> _Задание 1_:
Воспроизведите дословно часть отрывка о театральной династии, начиная со слов «Есть и театральные» и далее до слов «в этой сфере.».
> _Задание 2_:
Перечислите все имена и фамилии людей и литературных персонажей, которые упоминаются в отрывке о театральной династии.
> _Задание 3_:
Определите, соответствуют ли отрывку о театральной династии утверждения (а), (б) и (в). На каждое ответьте «да» или «нет» и точно процитируйте решающие слова. (а) Сын сдавал экзамены на театроведческий факультет, пока мать была в отъезде. (б) Сын окончил театроведческий факультет. (в) Сын печатался под одним псевдонимом.

> _Предложенный отрывок_:
Есть и театральные династии, причем, мне кажется, имеет смысл говорить о них даже тогда, когда это всего лишь два поколения - отцы и дети, потому что даже на сравнительно небольшом временном отрезке все равно всплывают характерные проблемы. В этом смысле семья известного петербургского театроведа Марины Дмитревской тоже представляет маленькую театральную династию, хотя состав этой семьи небольшой - мать и сын. Говорит Марина Дмитревская.

Марина Дмитревская: Я могу сказать, как многие театральные люди, я надеялась, что мой ребенок не будет работать в этой сфере.

Татьяна Вольтская: Это многие творческие люди говорят.

Марина Дмитревская: Я думаю, что это большое лукавство. Если ты не хочешь, чтобы твой ребенок был твоим коллегой, значит ты свою работу не любишь. Я свою работу очень люблю. То есть на самом деле из всех кошмарных ситуаций личной жизни меня спасала работа. Примешь себе лекарство, садишься текст писать. Сейчас я выяснила, что лучшие мои тексты были написаны в самые критические периоды моих личных несчастий или счастий, сублимация происходила на бумаге. Но сын мой, закончив школу с двумя языками, сдал экзамен на психфак. Я уехала в командировку, как сейчас помню, в омский театр драмы. Стояло лето. Я приезжаю, мне звонит мой завкафедрой. Дело в том, что на наш факультет исключительно честные приемные экзамены, вот под шифрами. Он мне звонит и говорит: а про что Митя рецензию писал? Да, он в мое отсутствие пошел и стал сдавать экзамены на театроведческий факультет. Опознавательные признаки какие-то есть уже под шифрами? Я говорю: у него очень плохой почерк. Ну пятерка стоит. Таким образом мальчик оказался там. Пока он не начал хорошо учиться, люди не знали, мои коллеги, что это мой родственник. Конечно, у него был безумный комплекс Треплева. Я такая Аркадьева, он такой Треплев. И при том, что он хорошо учился на театроведческом, на третьем курсе он оттуда ушел и поступал уже на режиссуру, чтобы оттолкнуться от меня, хотя он печатался. У него было шесть псевдонимов, только, чтобы никто не узнал, что он мой сын.

> _Имеющиеся данные_:
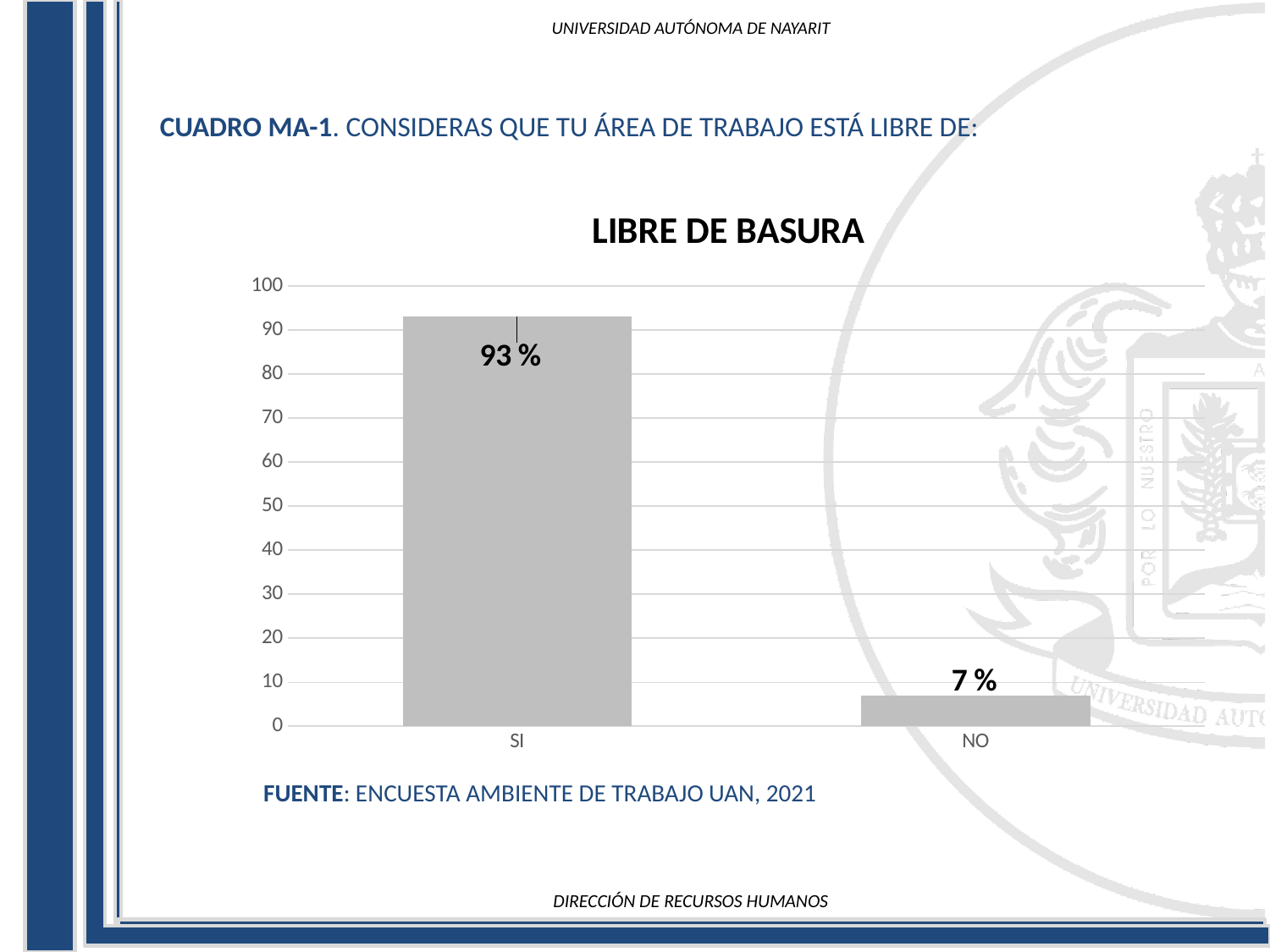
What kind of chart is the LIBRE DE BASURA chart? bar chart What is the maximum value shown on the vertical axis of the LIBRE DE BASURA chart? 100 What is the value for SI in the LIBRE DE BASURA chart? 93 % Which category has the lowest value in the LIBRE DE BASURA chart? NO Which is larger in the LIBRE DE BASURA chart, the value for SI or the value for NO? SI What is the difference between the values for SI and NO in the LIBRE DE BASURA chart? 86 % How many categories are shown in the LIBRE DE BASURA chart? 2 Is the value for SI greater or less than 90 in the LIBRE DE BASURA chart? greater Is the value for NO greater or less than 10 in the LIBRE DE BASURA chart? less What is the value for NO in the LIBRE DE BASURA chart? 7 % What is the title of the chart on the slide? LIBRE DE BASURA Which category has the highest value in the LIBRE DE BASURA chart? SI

...

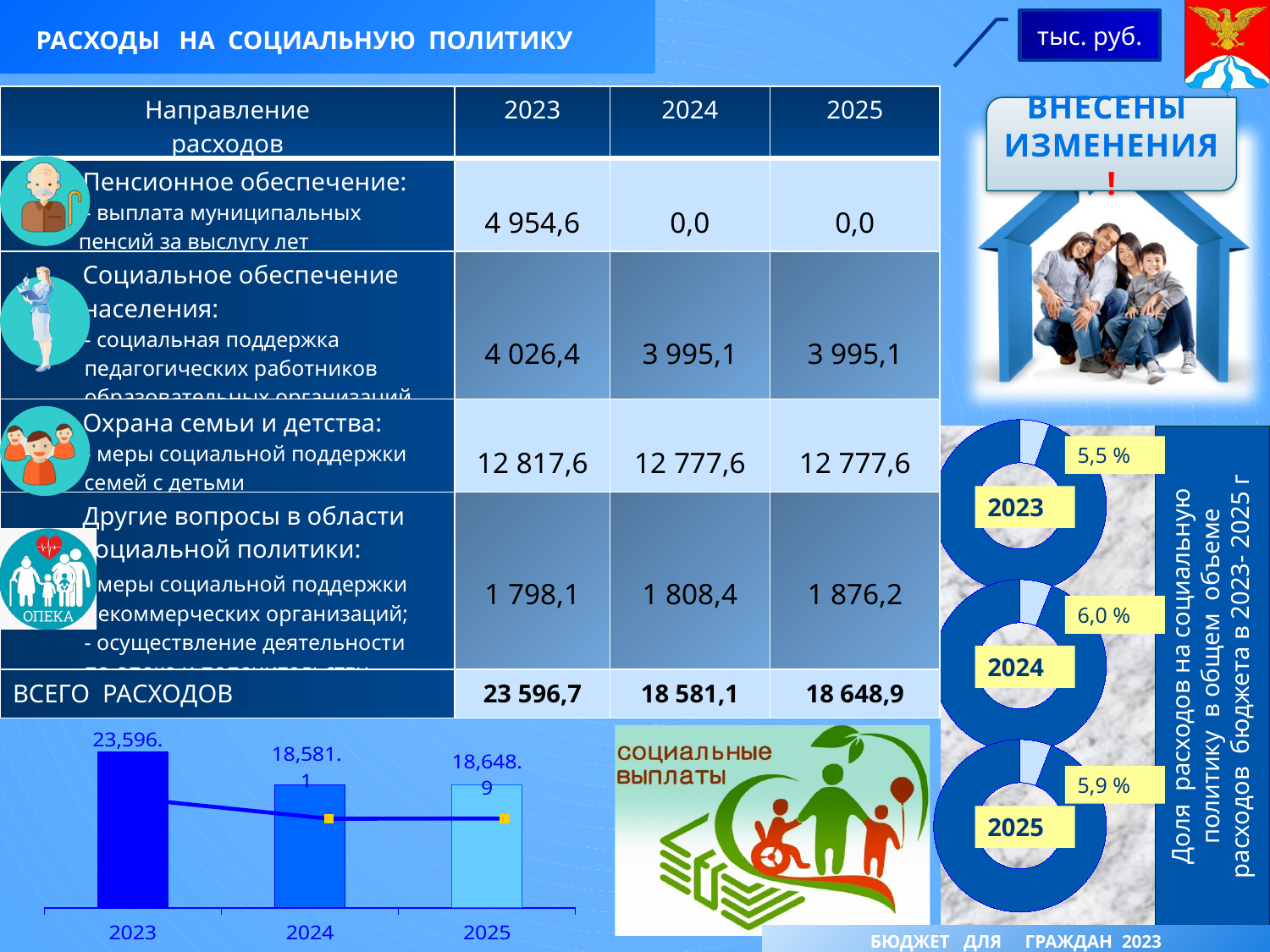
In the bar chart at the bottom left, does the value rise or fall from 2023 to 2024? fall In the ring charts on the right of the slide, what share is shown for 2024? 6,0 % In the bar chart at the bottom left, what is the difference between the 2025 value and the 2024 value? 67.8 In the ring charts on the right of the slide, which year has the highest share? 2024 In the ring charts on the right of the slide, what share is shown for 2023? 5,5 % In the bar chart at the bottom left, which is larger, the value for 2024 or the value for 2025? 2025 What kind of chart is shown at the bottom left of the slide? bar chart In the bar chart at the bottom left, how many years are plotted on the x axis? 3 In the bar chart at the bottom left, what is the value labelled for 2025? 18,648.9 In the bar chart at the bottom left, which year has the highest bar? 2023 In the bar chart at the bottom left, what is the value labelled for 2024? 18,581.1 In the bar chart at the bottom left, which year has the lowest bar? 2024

> _Ответ 1_:
Есть и театральные династии, причем, мне кажется, имеет смысл говорить о них даже тогда, когда это всего лишь два поколения - отцы и дети, потому что даже на сравнительно небольшом временном отрезке все равно всплывают характерные проблемы. В этом смысле семья известного петербургского театроведа Марины Дмитревской тоже представляет маленькую театральную династию, хотя состав этой семьи небольшой - мать и сын. Говорит Марина Дмитревская.

Марина Дмитревская: Я могу сказать, как многие театральные люди, я надеялась, что мой ребенок не будет работать в этой сфере.

> _Ответ 2_:
Марина Дмитревская, Татьяна Вольтская, Митя, Треплев, Аркадьева

> _Ответ 3_:
(а) Да: «он в мое отсутствие пошел и стал сдавать экзамены на театроведческий факультет».
(б) Нет: «на третьем курсе он оттуда ушел и поступал уже на режиссуру».
(в) Нет: «У него было шесть псевдонимов».